_Set problem a:_ From the post on product database design, reproduce word for word the stretch from "This list would" through "foreign key (FK).".

_Reading text:_

• • •

I am working on updating our website's product database. It’s built in MySQL but this is more of a general database design pattern question.

I’m planning on switching to a Supertype/Subtype pattern. Our current/previous database is mainly a single table that has data on a single type of product. We’re looking at expanding our product offering to include dissimilar products.

This new draft design is like this:

Product             product_[type]          product_attribute_[name]
----------------    ----------------        ----------------------------
part_number (PK)    part_number (FK)        attributeId (PK)
UPC                 specific_attr1 (FK)     attribute_name
price               specific_attr2 (FK)
...                 ...


I have a question regarding the product attributes tables. The idea here is a product can have a list of given attributes such as color: red, green, blue, or material: plastic, wood, chrome, aluminum, etc.

This list would be stored in a table and the primary key (PK) for that attribute item will be used in the specific product table as a foreign key (FK).

• • •

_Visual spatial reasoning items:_
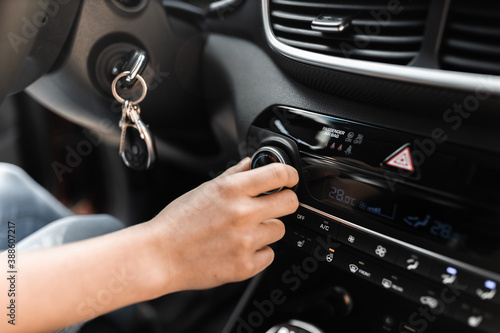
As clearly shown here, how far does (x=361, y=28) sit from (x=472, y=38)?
0.16m

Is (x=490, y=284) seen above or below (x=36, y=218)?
above

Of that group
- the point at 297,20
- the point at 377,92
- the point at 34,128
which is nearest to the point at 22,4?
the point at 297,20

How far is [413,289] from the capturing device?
681 mm

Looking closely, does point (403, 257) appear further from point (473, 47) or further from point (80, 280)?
point (80, 280)

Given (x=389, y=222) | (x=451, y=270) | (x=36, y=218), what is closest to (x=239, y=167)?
(x=389, y=222)

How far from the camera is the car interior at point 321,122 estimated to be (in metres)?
0.61

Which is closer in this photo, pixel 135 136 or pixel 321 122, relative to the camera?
pixel 321 122

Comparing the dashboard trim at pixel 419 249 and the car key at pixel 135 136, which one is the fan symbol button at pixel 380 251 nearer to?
the dashboard trim at pixel 419 249

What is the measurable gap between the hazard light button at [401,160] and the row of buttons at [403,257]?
12cm

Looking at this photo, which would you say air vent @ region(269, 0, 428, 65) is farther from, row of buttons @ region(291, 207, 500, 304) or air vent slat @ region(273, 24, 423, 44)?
row of buttons @ region(291, 207, 500, 304)

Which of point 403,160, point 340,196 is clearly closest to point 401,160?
point 403,160

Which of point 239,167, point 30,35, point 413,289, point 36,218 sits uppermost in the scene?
point 30,35

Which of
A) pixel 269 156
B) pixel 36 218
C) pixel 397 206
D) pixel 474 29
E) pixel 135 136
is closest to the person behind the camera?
pixel 474 29

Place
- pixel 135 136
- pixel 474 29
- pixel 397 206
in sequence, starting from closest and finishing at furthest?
1. pixel 474 29
2. pixel 397 206
3. pixel 135 136
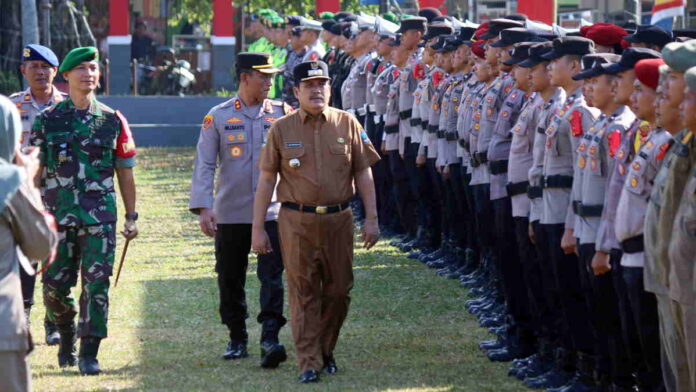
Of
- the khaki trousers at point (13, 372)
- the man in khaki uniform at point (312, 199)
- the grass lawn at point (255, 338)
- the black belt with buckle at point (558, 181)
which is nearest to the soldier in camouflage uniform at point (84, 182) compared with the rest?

• • •

_Set problem b:_ Format the records from the line containing "Which of point 403,160, point" through the end of the records as a JSON list of strings, one string per line, omitting blank lines and any picture markers.

_Response a:_
This list would be stored in a table and the primary key (PK) for that attribute item will be used in the specific product table as a foreign key (FK).

_Response b:_
[
  "Which of point 403,160, point 340,196 is clearly closest to point 401,160?",
  "point 403,160",
  "Which of point 239,167, point 30,35, point 413,289, point 36,218 sits uppermost in the scene?",
  "point 30,35",
  "Which of",
  "A) pixel 269 156",
  "B) pixel 36 218",
  "C) pixel 397 206",
  "D) pixel 474 29",
  "E) pixel 135 136",
  "is closest to the person behind the camera?",
  "pixel 474 29",
  "Place",
  "- pixel 135 136",
  "- pixel 474 29",
  "- pixel 397 206",
  "in sequence, starting from closest and finishing at furthest?",
  "1. pixel 474 29",
  "2. pixel 397 206",
  "3. pixel 135 136",
  "Of",
  "- the khaki trousers at point (13, 372)",
  "- the man in khaki uniform at point (312, 199)",
  "- the grass lawn at point (255, 338)",
  "- the black belt with buckle at point (558, 181)",
  "which is nearest to the soldier in camouflage uniform at point (84, 182) compared with the rest?"
]